Diario Las Américas, USA, 16 de junio de 1992.

LOS DISIDENTES: UN CONCEPTO INCONCLUSO

Los términos cambian su contenido o significado de acuerdo a las circunstancias que los rodean, el uso que se hace de los mismos y que a la larga los modifican. El paso del tiempo convierte en borrosas las líneas que determinan su contenido. El término disidente es uno que hoy día cobra, sobre todo en lo relacionado con la realidad cubana, diversas connotaciones debido al uso indiscriminado que se hace de él.

Si buscamos un diccionario cualquiera de la lengua española, por ejemplo, el Larousse, vemos los siguientes significados: Disidencia: "separación, grave desacuerdo de opiniones. Sinónimos: discrepancia, desacuerdo, escisión, cisma, secesión". Y para disidente tenemos: "que diside o se separa, que no pertenece a la iglesia oficial". Y disidir, como verbo, significa separarse de una doctrina, creencia u opinión.

Hasta donde he podido rastrear, el calificativo de disidente -en connotación política- comienza a usarse en los primeros años de la década del sesenta, aplicándosele a opositores radicales del comunismo en todas sus variantes. Alexander Soljenitsyn, Vladimir Bukowsky y Anatoli Charansky, son calificados como tales y algunas características deben ser mencionadas. Antes quiero agregar que a los científicos que discreparon de la escuela sicoanalista de Sigmund Freud, como Ernest, Jung y Adler, se les llamó también disidentes.

Pero en el terreno político, buscando la punta de la madeja, encontramos que un disidente es una persona que, conociendo el sistema desde dentro, se separa y adopta una actitud contraria al mismo, no reformista, sino contraria. Otra característica es que el disidente hace un acto de fe público contra el sistema dentro del territorio nacional -rasgo importante- lo cual, por supuesto, lo conduce a prisión. Como ven, el "nuevo" significado del término ya no se ajusta a lo que apunta el Larousse y si buscáramos un sinónimo no encuentro otro mejor que el de opositor.

En cuanto a la reciente historia de Cuba pienso que la persona que más se acerca a esta definición es el comandante Huber Matos quien, con la postura contraria y pública dentro de la isla, reúne los requisitos del término. Hago notar que su actitud fue de total oposición, no de reformas.

Hoy día quizás el término esté ensanchándose debido al uso que se hace de él por personas que no conocen su significado. Se califica con frecuencia a un alto funcionario del régimen que deserta en el exterior de Cuba sin antes haber discrepado con la dictadura como disidente, sin embargo, no reúne las condiciones antes señaladas, a saber, el oponerse radicalmente dentro del país al sistema. Este error llega al extremo de calificar de disidentes a funcionarios de la dictadura que se asilan por razones estrictamente personales, como la pérdida de algún privilegio en estos tiempos duros para la nomenclatura cubana. Cuando un periodista, escritor o funcionario cubano decide abandonar la isla y después, sólo después y a salvo en un país extranjero, arremete contra el sistema, no es un disidente. Hay que buscar otro calificativo para tal actitud o la confusión llegará a niveles de confundir un submarino con un automóvil.

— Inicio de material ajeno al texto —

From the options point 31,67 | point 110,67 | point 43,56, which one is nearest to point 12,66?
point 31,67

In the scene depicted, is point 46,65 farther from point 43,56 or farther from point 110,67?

Otros que también son calificados erróneamente como disidentes, según mi criterio, son los que dentro de Cuba aspiran a reformas sin aniquilar el comunismo en cualquiera de sus variantes. Esto, de acuerdo a mi punto de vista, es una corrupción del término y es más exacto calificar a estas personas de reformistas.

Con los apuntes anteriores no busco crear una categoría teñida de exclusividad para algunos, sino esclarecer el significado de términos que son usados por la propia dictadura para hacer un uso político del lenguaje. Existen otros ejemplos: revolucionario, contrarrevolucionario, izquierda, derecha, progresista y reaccionario. Los cuatro términos, con el paso del tiempo, han perdido su significado original.

Contrarrevolucionario es Castro y su comparsa, tanto dentro como fuera de Cuba, y revolucionarios son los cubanos que quieren revolucionar la isla y convertirla en un estado democrático. De izquierda no puede ser un millonario que paga pésimos salarios y adopta posiciones supuestamente de izquierda, como preocuparse por el hambre del pueblo cubano pidiendo el levantamiento del bloqueo. Ese millonario sólo puede ser calificado de ultraderechista, porque aspira a que permanezca en Cuba una dictadura que sólo puede ser relacionada con lo más retrógrado de la historia.

Por los ejemplos anteriores podemos concluir que los términos y su uso son de capital importancia en la lucha de las ideas. Hago estos apuntes como un humilde llamado al estudio de este tema por parte de especialistas, estudio que tal vez ayude a que las máscaras caigan un poco y dejen ver el verdadero rostro de los farsantes.